Perintah 1:
Ubah skala baris data mulai dari baris yang memuat "AR overlay engine: to render a highlight over cups, I" sampai baris yang memuat "[153,326,193,354]", termasuk kedua baris itu. Tulis ulang semua baris tersebut beserta teks permintaannya, dengan setiap koordinat pada jawaban dikalikan 1,05 lalu dibulatkan ke bilangan bulat terdekat (nilai setengah dibulatkan ke atas).

Lebaran, Makanan, dan Harmoni

Lebaran, Makanan, dan Harmoni

Nasional | jawapos | Jum'at, 6 Mei 2022 - 19:48
share

CITRA Islam Indonesia kerap ternodai oleh sikap fanatisme keagamaan yang menggiring pada intoleransi dan kekerasan. Selain menyalahi fitrah Islam sebagai agama rahmatan lil alamin, sikap itu menyalahi fitrah Islam Indonesia yang sejatinya mengandung nilai-nilai keharmonian terhadap kebinekaan budaya. Hal itu bisa dibuktikan dari citra makanan Idul Fitri/Lebaran. Apa hubungan Lebaran, makanan, dan harmoni?

Pertanyaan itu kiranya bisa sedikit dikaitkan dengan solilokui menggelitik dari mantan Presiden Burkina Faso Thomas Sankara (19841987) ketika dia menulis: Vous ne saves pas o est limprialisme? Regardez dans votre assiette! (Tak tahukah Anda di mana imperialisme? tuh lihat yang terhidang di piring Anda!). Sankara ingin memberi unjuk bahwa imperialisme bukan semata soal penjajahan politis. Tapi, juga asimilasi budaya kuliner di Afrika yang dipengaruhi budaya si penjajah (baca: Prancis).

Lantas, jika pernyataan Sankara itu diubah ke dalam konteks Islam Indonesia, bisa menjadi menarik jika diajukan pertanyaan: Seperti apakah wujud Islam di Indonesia? Lihat saja hidangan Lebaran-mu! Ya, dalam menu hidangan Lebaran, kita bisa lihat betapa terbukanya selera umat Islam terhadap pengaruh kuliner asing. Di dalamnya didapati bauran pengaruh kuliner lokal (daerah) dan asing (India, Arab, Tiongkok, dan Eropa).

Saking sudah berasimilasi, setiap unsur pengaruh itu tidak lagi dianggap asing. Malah menjadi menarik ketika banyak keluarga muslim menganggapnya sebagai tradisi yang tidak bisa dipisahkan dari perayaan Lebaran. Jika demikian bukti keharmonisan Islam di Indonesia, kiranya perlu disigi, sejak kapan tradisi itu bermula?

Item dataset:
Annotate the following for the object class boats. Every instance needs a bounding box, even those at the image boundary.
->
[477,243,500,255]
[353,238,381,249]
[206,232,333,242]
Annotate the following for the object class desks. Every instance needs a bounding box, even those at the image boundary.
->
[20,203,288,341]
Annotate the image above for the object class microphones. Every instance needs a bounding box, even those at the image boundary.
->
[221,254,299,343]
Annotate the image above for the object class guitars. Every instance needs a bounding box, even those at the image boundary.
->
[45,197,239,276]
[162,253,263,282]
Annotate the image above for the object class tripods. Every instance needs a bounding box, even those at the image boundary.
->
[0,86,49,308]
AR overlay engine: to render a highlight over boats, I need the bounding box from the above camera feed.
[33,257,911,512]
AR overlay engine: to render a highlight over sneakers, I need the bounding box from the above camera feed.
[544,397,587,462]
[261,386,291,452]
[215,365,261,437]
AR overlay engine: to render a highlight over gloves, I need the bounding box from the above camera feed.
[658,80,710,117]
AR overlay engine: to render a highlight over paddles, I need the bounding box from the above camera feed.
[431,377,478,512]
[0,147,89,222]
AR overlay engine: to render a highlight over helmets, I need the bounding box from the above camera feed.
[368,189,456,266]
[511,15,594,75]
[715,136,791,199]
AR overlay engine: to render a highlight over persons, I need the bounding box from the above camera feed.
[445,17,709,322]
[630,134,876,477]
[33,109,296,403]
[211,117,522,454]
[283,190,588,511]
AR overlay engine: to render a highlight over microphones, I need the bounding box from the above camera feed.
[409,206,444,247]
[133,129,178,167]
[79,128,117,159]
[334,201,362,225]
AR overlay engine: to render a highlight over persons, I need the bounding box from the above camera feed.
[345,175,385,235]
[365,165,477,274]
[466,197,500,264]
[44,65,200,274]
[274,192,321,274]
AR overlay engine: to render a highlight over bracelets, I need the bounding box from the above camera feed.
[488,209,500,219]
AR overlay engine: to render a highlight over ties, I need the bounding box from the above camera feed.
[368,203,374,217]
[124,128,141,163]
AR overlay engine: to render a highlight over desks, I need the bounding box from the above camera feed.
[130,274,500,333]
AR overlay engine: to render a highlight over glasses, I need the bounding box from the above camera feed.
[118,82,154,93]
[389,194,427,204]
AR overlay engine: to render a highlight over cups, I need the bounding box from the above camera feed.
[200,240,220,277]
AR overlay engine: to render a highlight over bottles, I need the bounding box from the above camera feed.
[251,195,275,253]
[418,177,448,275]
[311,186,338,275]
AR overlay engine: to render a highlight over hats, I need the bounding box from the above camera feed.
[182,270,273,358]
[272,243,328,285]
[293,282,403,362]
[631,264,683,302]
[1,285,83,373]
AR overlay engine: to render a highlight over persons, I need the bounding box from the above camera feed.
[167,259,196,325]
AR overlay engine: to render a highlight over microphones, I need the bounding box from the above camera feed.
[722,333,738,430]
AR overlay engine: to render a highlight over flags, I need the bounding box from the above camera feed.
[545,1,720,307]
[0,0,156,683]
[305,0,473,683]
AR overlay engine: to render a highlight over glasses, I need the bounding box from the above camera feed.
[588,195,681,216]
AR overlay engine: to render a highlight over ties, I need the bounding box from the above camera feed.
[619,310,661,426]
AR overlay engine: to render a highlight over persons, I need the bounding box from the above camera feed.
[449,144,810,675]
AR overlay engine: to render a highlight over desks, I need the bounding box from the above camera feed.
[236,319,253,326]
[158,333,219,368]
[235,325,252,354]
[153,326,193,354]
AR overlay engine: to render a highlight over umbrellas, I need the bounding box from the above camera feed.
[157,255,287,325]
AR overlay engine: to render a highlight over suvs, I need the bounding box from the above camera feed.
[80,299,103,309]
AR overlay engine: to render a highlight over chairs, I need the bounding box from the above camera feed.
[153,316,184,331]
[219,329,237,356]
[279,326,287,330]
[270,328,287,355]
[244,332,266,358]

Perintah 2:
Tuliskan lanjutan artikel tentang Lebaran, makanan, dan harmoni, mulai dari kalimat terakhirnya.

Hasil 1:
AR overlay engine: to render a highlight over cups, I need the bounding box from the above camera feed.
[210,252,231,291]
AR overlay engine: to render a highlight over bottles, I need the bounding box from the above camera feed.
[264,205,289,266]
[439,186,470,289]
[327,195,355,289]
AR overlay engine: to render a highlight over hats, I need the bounding box from the above camera feed.
[191,284,287,376]
[286,255,344,299]
[308,296,423,380]
[663,277,717,317]
[1,299,87,392]
AR overlay engine: to render a highlight over persons, I need the bounding box from the above camera feed.
[175,272,206,341]
AR overlay engine: to render a highlight over microphones, I need the bounding box from the above camera feed.
[758,350,775,452]
AR overlay engine: to render a highlight over flags, I need the bounding box from the above camera feed.
[572,1,756,322]
[0,0,164,717]
[320,0,497,717]
AR overlay engine: to render a highlight over glasses, I need the bounding box from the above camera feed.
[617,205,715,227]
AR overlay engine: to render a highlight over ties, I need the bounding box from the above camera feed.
[650,326,694,447]
AR overlay engine: to render a highlight over persons, I need the bounding box from the above camera feed.
[471,151,851,709]
AR overlay engine: to render a highlight over desks, I need the bounding box from the above camera feed.
[248,335,266,342]
[166,350,230,386]
[247,341,265,372]
[161,342,203,372]

Hasil 2:
Elemen Kuliner Lebaran

Salah satu simbol utama Lebaran adalah ketupat. Menurut H.J. de Graaf dalam Chinese Muslims in Java in the 15th Centuries (1984), ketupat merupakan simbol perayaan hari raya Islam pada masa Kerajaan Demak abad ke-1516. Dalam budaya Jawa, ketupat atau kupat dimaknai secara simbolis dengan ngaku lepat (mengakui kesalahan). Makna tersebut selalu melekat saban Lebaran. Itu menunjukkan betapa luwesnya penerimaan Islam yang dibawa dari dunia Arab ketika ditambahi kearifan lokal seperti tradisi kupat.

Tentu kupat perlu hidangan pendamping. Untuk membasahi kupat yang padat dan kenyal dimakan itu, kehadiran kuah kari (sapi, kambing, ayam, atau telur) menjadi penting. Meski identik sebagai hidangan Lebaran, kari berasal dari pengaruh India yang dikenal kuat menggunakan banyak bahan rempah. Hubungan Nusantara dengan India sejak masa Hindu turut menjadikan kari sebagai bagian dari selera pribumi, mula-mula di kawasan pesisir Sumatera, yang berabad-abad sejak sebelum abad ke-13, memiliki hubungan niaga rempah-rempah dengan India.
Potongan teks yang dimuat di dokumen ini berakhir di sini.